High-performance SSH and SFTP client for network automation
Project description
Jimiko
A high-performance SSH client for network automation and device management, built with libssh2 and openssl. Inspired by Paramiko and Netmiko. Focused on performance and non-blocking operations.
Features
- Non-blocking SSH operations for high performance
- Support for interactive shell sessions
- Configurable timeouts and interrupt handling
- Cross-platform support (macOS, Linux, Rhel)

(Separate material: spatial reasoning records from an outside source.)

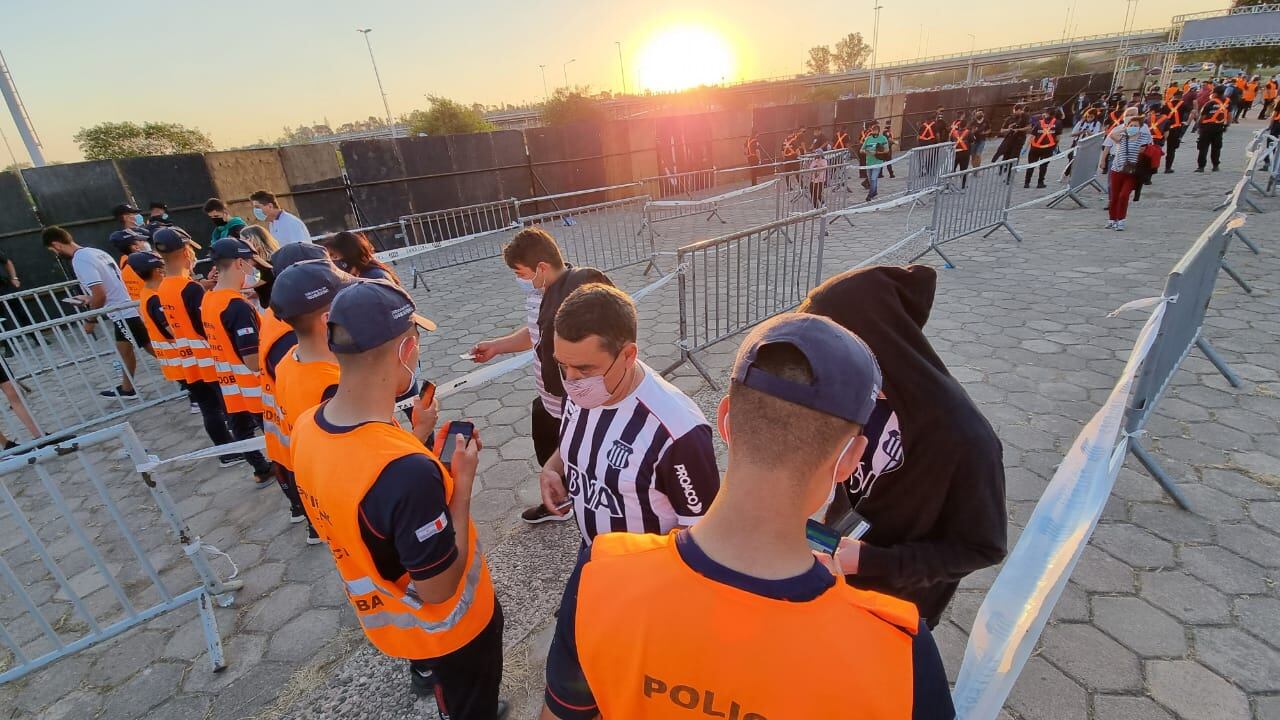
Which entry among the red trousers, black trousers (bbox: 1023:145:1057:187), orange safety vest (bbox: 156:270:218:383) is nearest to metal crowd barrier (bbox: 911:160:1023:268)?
the red trousers

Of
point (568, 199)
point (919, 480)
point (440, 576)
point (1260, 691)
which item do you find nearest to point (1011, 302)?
point (1260, 691)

- Python 3.6+ compatibility
- Optimized for network device automation
- Support legacy unauthenicated network devices
- Built using libssh2 and OpenSSL for maximum performance
Installation
Building from Source (Prerequisites)
Windows
# Using vcpkg
vcpkg install libssh2:x64-windows openssl:x64-windows
macOS
# Using Homebrew
brew install libssh2 openssl@1.1
Linux (Debian/Ubuntu)
sudo apt-get install libssh2-1-dev libssl-dev
Linux (CentOS/RHEL)
sudo yum install libssh2-devel openssl-devel
Note: For Python 3.10+, OpenSSL 1.1.1 or newer is required. For Python 3.12+, OpenSSL 3.0+ is required.
Installing the Package
# No prerequisites required
pip install jimiko
API Documentation
SSH Client (PyJimikoClient)
Constructor Parameters
| Parameter | Type | Default | Description |
|---|---|---|---|
| ip | string | Required | IP address or hostname of the remote server |
| username | string | "" | Username for authentication |
| password | string | "" | Password for authentication |
| prompt | string | "" | Regex pattern to identify command completion |
| auth | bool | True | Whether to use authentication |
| port | int | 22 | SSH port number |
| command_timeout_ms | uint32 | 30000 | Command execution timeout in milliseconds |
| read_timeout_ms | uint32 | 5000 | Read operation timeout in milliseconds |
| terminal_type | string | "vt100" | Terminal type to use for PTY requests |
| use_pty | bool | True | Whether to request PTY |
Main Methods
| Method | Parameters | Return | Description |
|---|---|---|---|
| connect() | None | bool | Establishes connection to the server |
| disconnect() | None | None | Closes the connection |
| send(command, command_timeout_ms, read_timeout_ms, prompt) | string, uint32, uint32, string | string | Sends a command and returns output |
| get_initial_output(timeout_ms) | uint32 | string | Captures initial banner output |
PTY Options
When using shell connections, the SSH client uses a PTY (Pseudo Terminal). The available terminal types include:
- "vt100" - DEC VT100 terminal (default, recommended for Cisco devices)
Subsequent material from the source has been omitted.